Whether you love or hate Twitter, the microblogging site has revolutionized online communication and some scientists are even using it to ascertain worldwide mood. Though, what they’ve found is kind of a bummer.

In particular, Twitter has seen a steady decline in happy words and an increase in negative words since 2009, with the steepest decline beginning in early 2011 with no sign of improvement.

In a recent study, researchers at the University of Vermont assigned a happiness score of 1-9 to the 10,000 most common words in the English language. For example, “laughter” was given a relatively high average happiness score of 8.50 and “food” a 7.44, while “greed” and “terrorist” scored much lower, with scores of 3.06 and 1.30 respectively.

Afterward, those words were tracked in 4.6 billion tweets posted by more than 63 million Twitter users during a three-year period to ascertain people’s overall mood. According to the results, it seems societal happiness is on the decline.

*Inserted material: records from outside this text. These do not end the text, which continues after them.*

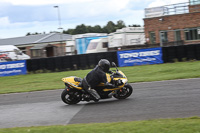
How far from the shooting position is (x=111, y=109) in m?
8.27

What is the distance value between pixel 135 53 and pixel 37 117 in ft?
45.2

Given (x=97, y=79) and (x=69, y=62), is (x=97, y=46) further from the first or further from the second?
(x=97, y=79)

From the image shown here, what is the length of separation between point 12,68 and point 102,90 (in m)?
15.2

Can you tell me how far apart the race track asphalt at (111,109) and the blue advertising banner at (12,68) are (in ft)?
39.8

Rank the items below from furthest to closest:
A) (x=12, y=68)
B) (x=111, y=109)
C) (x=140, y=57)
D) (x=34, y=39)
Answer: (x=34, y=39), (x=12, y=68), (x=140, y=57), (x=111, y=109)

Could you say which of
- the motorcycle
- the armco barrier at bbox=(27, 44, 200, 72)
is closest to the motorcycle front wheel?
the motorcycle

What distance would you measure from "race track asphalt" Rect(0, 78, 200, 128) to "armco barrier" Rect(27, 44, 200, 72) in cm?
933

As you might expect, the death of Osama bin Laden — when words like “death” and “killed” were common — produced the most unhappy words used on Twitter during the entire study, while the happiest days were weekends and holidays.

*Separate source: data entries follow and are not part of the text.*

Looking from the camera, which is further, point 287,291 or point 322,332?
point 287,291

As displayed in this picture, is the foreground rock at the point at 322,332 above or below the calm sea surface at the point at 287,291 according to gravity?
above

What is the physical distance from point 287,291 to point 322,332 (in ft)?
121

Outside of those, the happiest non-annual day during the study was April 29, 2011, the day Prince William and Kate Middleton tied the knot and words like “wedding,” “beautiful” and “kiss” abounded.

But you may want to take sometimes mercurial Twitter moods with a grain of salt. The study is careful to say, “There is an important psychological distinction between an individual’s current, experiential happiness and their longer term, reflective evaluation of their life.”